**READING TEXT**:
'''

# FATES_INCLINE_dataprep_surfacedata

By EL, 
heavily inspired from NorESM-LSP notebooks and https://github.com/huitang-earth/MossLichen_testbed/blob/main/scripts/SeedClim_surfacedata_modification.ipynb 

Data from the FunCaB project stored on OSF: 
Vandvik, V., Telford, R. J., Halbritter, A. H., Jaroszynska, F., Lynn, J. S., Geange, S. R., … Rüthers, J. (2022). FunCaB - The role of functional group interactions in mediating climate change impacts on the Carbon dynamics and biodiversity of alpine ecosystems. Retrieved from osf.io/4c5v2. DOI 10.17605/OSF.IO/4C5V2

Prerequisites:
1. get default input data from ...

'''

[Records of scene-based questions]
'''

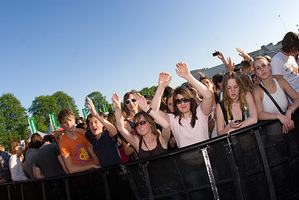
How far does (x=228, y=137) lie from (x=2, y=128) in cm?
5757

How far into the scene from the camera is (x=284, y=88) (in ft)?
9.85

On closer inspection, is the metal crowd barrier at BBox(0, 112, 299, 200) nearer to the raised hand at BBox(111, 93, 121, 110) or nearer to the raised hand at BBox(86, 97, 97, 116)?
the raised hand at BBox(111, 93, 121, 110)

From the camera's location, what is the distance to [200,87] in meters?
2.73

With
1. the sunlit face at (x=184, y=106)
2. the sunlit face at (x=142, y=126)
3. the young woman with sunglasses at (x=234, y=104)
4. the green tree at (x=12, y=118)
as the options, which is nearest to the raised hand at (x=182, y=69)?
the sunlit face at (x=184, y=106)

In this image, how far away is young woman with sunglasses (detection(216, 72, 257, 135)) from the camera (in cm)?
275

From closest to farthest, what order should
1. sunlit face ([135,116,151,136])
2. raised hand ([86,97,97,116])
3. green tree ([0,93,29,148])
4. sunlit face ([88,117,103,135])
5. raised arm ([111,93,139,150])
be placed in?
1. sunlit face ([135,116,151,136])
2. raised arm ([111,93,139,150])
3. raised hand ([86,97,97,116])
4. sunlit face ([88,117,103,135])
5. green tree ([0,93,29,148])

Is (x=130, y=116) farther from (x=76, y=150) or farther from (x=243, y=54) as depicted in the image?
(x=243, y=54)

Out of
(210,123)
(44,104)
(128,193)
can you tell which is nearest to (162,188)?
(128,193)

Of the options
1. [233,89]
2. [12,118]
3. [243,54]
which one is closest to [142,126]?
[233,89]

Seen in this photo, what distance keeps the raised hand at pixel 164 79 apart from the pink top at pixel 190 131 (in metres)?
0.59

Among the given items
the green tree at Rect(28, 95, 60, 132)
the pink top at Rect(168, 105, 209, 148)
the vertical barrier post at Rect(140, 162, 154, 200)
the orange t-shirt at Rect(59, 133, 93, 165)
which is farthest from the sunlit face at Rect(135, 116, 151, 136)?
the green tree at Rect(28, 95, 60, 132)

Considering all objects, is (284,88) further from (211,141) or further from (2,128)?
(2,128)

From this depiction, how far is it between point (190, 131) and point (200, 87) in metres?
0.52

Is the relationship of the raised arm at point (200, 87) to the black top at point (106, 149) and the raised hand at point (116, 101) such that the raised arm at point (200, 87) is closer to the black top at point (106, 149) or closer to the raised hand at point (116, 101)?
the raised hand at point (116, 101)
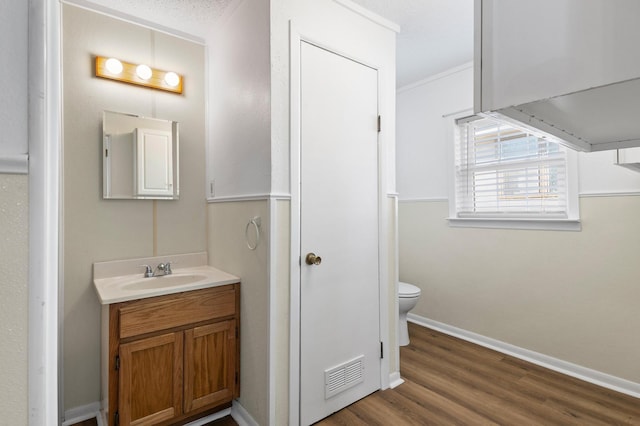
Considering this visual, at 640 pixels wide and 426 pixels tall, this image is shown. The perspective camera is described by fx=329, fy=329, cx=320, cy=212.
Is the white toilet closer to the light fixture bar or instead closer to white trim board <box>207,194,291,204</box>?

'''

**AIM 1**: In the data preparation notes, list every author surname that appears in the FunCaB citation.
**AIM 2**: Identify each line of the records containing the string "options", and copy those lines.

**TASK RESPONSE 1**:
Vandvik
Telford
Halbritter
Jaroszynska
Lynn
Geange
Rüthers

**TASK RESPONSE 2**:
as the options, which is nearest to the raised hand at (x=182, y=69)?
Of the options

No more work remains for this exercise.